For millions of children with asthma, outside the box thinking could mean the difference between staying in school and learning with friends or winding up in the emergency room. So, what does thinking outside the box mean? At the highest level, it means we cannot continue to approach childhood asthma the same old way and expect to reverse the fact that one in every 11 children in the United States suffers from it and that asthma disparities exist in some communities.
First, we must understand that childhood asthma is a chronic disease. Not an "every-once-in-a while" or "only when you wheeze" disease. Relying solely on our current medical system to help the millions of children struggling with asthma is no longer realistic. Certainly, healthcare professionals have a critical role to play. But so do families, schools and communities.
It's time to start managing childhood asthma where children live, learn and play. And National Asthma Awareness Month is an opportunity to put our heads together to come up with ideas to do just that.
The first place we can start is at school. Each year, asthma causes children to miss 13 million school days. Helping children where they spend most of their waking moments can improve asthma management, and school nurses can play a big role. They can help by monitoring students' symptoms, ensuring they have an asthma action plan, providing care coordination, educating children, families and school staff and helping parents identify and reduce triggers in the home. This is not just a great idea -- it's actually an innovation being implemented in one of the country's largest school districts. The Los Angeles Unified School District Asthma Program has seen improved symptoms in children, decreased visits to the emergency room and a three-fold decrease in missed school days.

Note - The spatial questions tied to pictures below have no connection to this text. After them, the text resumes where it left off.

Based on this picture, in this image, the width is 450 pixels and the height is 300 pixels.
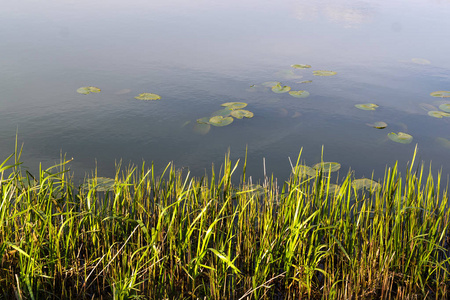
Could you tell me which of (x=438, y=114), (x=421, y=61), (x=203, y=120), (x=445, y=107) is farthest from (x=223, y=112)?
(x=421, y=61)

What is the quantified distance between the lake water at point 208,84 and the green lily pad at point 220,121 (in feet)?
0.25

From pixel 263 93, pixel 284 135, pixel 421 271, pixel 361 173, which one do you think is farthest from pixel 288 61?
pixel 421 271

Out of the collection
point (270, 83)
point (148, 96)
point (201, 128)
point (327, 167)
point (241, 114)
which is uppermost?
point (270, 83)

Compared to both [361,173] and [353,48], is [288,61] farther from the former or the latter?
[361,173]

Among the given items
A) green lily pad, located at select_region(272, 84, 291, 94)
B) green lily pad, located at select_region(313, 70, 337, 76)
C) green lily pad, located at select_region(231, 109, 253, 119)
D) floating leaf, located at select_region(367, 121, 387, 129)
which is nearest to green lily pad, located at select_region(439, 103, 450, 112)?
floating leaf, located at select_region(367, 121, 387, 129)

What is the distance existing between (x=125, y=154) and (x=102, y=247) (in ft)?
6.77

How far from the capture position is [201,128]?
16.4 ft

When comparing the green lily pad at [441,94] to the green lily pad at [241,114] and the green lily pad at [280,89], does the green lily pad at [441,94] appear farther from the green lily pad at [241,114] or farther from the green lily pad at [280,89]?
the green lily pad at [241,114]

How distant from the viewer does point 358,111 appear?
5754 millimetres

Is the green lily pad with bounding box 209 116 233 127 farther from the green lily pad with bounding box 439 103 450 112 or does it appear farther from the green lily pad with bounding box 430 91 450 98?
the green lily pad with bounding box 430 91 450 98

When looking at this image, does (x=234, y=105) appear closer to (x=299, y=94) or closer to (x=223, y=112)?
(x=223, y=112)

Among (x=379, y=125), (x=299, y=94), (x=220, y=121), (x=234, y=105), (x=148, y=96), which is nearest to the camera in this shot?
(x=220, y=121)

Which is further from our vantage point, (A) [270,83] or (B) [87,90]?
(A) [270,83]

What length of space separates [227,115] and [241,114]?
0.18 meters
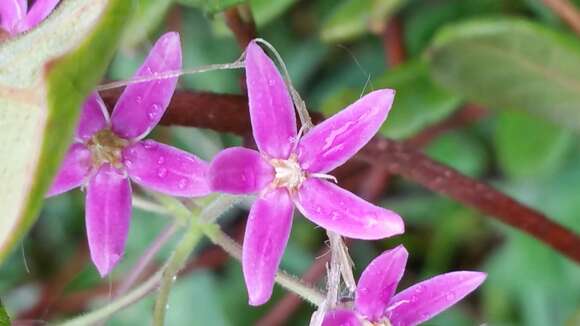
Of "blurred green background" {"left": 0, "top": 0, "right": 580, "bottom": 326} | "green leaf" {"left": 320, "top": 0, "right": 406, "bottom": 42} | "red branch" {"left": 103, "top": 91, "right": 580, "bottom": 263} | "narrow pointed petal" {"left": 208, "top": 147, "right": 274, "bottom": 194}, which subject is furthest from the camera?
"blurred green background" {"left": 0, "top": 0, "right": 580, "bottom": 326}

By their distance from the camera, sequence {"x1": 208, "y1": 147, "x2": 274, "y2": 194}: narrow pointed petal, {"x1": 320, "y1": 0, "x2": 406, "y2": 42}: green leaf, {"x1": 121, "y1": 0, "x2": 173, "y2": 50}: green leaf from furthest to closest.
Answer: {"x1": 320, "y1": 0, "x2": 406, "y2": 42}: green leaf, {"x1": 121, "y1": 0, "x2": 173, "y2": 50}: green leaf, {"x1": 208, "y1": 147, "x2": 274, "y2": 194}: narrow pointed petal

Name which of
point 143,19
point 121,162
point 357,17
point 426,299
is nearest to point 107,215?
point 121,162

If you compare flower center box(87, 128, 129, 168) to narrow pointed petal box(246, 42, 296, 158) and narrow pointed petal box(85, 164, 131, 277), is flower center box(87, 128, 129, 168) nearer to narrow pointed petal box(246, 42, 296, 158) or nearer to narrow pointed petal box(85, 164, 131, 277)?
narrow pointed petal box(85, 164, 131, 277)

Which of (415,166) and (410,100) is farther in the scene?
(410,100)

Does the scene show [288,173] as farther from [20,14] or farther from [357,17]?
[357,17]

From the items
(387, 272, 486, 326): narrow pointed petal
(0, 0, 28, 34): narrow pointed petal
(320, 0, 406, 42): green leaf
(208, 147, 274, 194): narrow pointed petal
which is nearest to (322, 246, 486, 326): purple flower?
(387, 272, 486, 326): narrow pointed petal

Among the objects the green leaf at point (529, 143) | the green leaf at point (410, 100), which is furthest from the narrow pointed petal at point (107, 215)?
the green leaf at point (529, 143)

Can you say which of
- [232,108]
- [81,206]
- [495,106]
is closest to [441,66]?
[495,106]
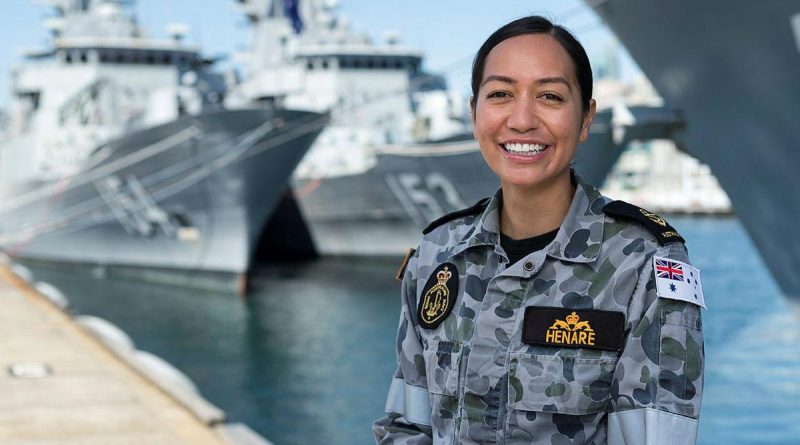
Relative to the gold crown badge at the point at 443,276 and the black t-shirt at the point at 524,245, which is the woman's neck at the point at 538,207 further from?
the gold crown badge at the point at 443,276

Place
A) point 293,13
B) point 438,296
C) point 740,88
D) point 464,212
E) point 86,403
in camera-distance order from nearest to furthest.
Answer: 1. point 438,296
2. point 464,212
3. point 86,403
4. point 740,88
5. point 293,13

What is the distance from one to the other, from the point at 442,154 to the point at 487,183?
111 centimetres

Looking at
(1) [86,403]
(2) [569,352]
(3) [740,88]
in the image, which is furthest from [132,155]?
(2) [569,352]

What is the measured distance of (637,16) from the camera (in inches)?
231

Now let's step outside the schoolhouse and into the community and doctor's office to help children and their families better manage the disease. Doctors are stretched and many families are using the emergency room for primary care. Gone are the times when we could solely rely on traditional healthcare services to address asthma.
We can think outside the box by expanding the healthcare team to include asthma educators/counselors. These counselors provide the expertise to address elements of care that are often neglected including patient education, risk factors, health literacy and chronic disease management. Research shows that the use of asthma educators can reduce a child's number of days with symptoms, emergency room visits and hospitalizations. Incorporating this expertise into the care team doesn't necessarily mean hiring someone new. These days, an existing team member can become a certified asthma educator.
Since community health centers serve as the primary place where as many as 20 percent of low-income children with asthma receive care, exploring innovations in this setting could have a big payoff. The Merck Childhood Asthma Network, Inc. and partners have begun to implement proven clinical interventions in these "real-world" settings where so many children receive care.
As we continue innovating for children with asthma this month and year round, let's add to our list of ideas. In order to bridge the gap in asthma care and management for children, we need to go into non-traditional settings, assess what we have and how we can make the most of what we know. We need to think outside the box to make life better for children with asthma.